President John F. Kennedy, moments before he was assassinated back in November 1963.
Wikimedia Commons

Deus Ex Machina Satirizes the JFK Assassination on Saturday During Picnic on the Grassy Knoll

Jeff Falk has something of a minor obsession with the assassination of President John F. Kennedy

It's only natural, considering that fact that the local spoken word and performance artist watched the fallout from the tragic event unfold on live television as a child back in November 1963, including JFK's funeral and the killing of alleged assassin Lee Harvey Oswald.

"To me, the JFK assassination and its aftermath was one of the seminal moments of American history," Falk says. 

He also admits it was traumatizing to witness such things at such a young age and that images from the event continue to haunt him to this day.

Instead of partaking in countless hours of therapy, however, Falk's found a more creative way of exploring his feelings about the JFK assassination: He engages in an evening of satirical and experimental theatre (as well as bit of spoken word and performance art) along with his friends and fellow artists at Grand Avenue gallery Deus Ex Machina every year.

The event is entitled Picnic on the Grassy Knoll and makes fun of and sends up the various conspiracy theories, myths, and hoopla that's been built up over the years surrounding the JFK assassination.

While it might seem unusual to make fun of such a dark day in American history, Falk admits it's just his way of coping with a tragic event.

"To me, I could either go crazy and say, 'Gosh, it's a drag that one of our best presidents was killed,' or I can try to deal with it through humor," he says. "I have to laugh about it because otherwise I might start getting depressed."

And there will most definitely be some crazy theatre taking place as a part of Picnic on the Grassy Knoll.
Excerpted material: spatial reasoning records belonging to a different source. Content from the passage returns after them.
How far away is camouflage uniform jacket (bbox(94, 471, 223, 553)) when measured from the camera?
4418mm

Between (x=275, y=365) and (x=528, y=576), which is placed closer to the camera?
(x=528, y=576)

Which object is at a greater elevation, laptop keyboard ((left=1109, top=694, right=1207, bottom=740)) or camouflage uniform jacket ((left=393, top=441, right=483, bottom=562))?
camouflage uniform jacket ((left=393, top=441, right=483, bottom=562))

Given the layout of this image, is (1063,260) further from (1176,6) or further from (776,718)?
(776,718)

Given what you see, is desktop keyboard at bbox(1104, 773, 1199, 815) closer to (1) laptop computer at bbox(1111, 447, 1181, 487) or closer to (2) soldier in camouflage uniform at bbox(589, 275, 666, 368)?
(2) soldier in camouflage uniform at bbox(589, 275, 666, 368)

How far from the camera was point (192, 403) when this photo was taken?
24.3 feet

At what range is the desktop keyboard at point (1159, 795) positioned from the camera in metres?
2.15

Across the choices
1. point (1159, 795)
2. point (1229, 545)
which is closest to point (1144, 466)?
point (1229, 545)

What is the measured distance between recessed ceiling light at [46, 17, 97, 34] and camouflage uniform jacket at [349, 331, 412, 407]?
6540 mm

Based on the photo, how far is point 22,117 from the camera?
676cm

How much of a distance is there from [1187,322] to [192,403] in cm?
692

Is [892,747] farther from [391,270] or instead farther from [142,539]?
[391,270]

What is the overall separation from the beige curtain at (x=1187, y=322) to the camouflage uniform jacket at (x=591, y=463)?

Since there was so much gunfire involved with the killing of both JFK (who was shot during the infamous motorcade through Dallas, Texas) and Oswald (who was shot before he could be brought to trial), Falk will be conducting "ballistic tests" where he will blow up heads of cabbage and small watermelons with M-80s.

He'll also recount and poke fun at some of the various conspiracy theories stemming from the assassination, some of which are "so strange and bizarre that they're downright funny."
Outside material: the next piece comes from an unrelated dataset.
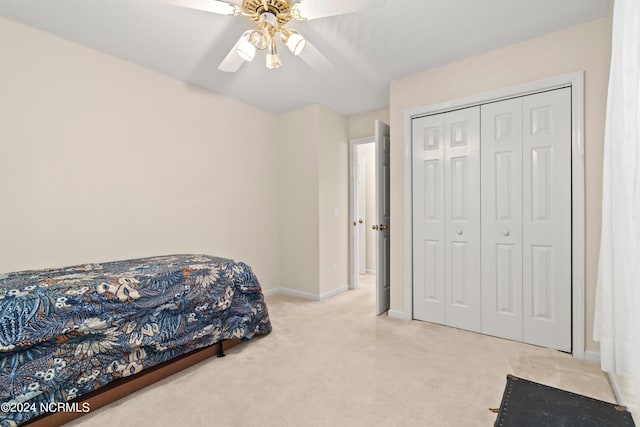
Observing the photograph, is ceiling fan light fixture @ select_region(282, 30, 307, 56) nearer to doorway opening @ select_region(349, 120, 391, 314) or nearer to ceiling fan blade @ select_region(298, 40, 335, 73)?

Meanwhile, Richard Bledsoe (a resident artist at Deus Ex Machina) will present a Wizard of Oz-like play called Jack Ruby Slippers that satirizes the Dallas businessman who infamously killed Oswald on live TV. Theatre in My Basement organizer Chris Danowski will also stage a "touching yet absurd" bit of avant-garde theatre about JFK and the 1960s.

Falk doesn't feel that either he or any of the other artists involved are twisted for making light of one of the darkest days of American history.

"As the Dadaists might have said, 'It is not we who are crazy, it is the world that is crazy.' In other words, we're making fun of this thing through some crazy theatre because we have to something to keep our sanity and make sense of an insane event," he says.

Backwards Theatre: Picnic on the Grassy Knoll will take place at 8 p.m. on Saturday at Deus Ex Machina, 1023 Grand Avenue. Admission is $3.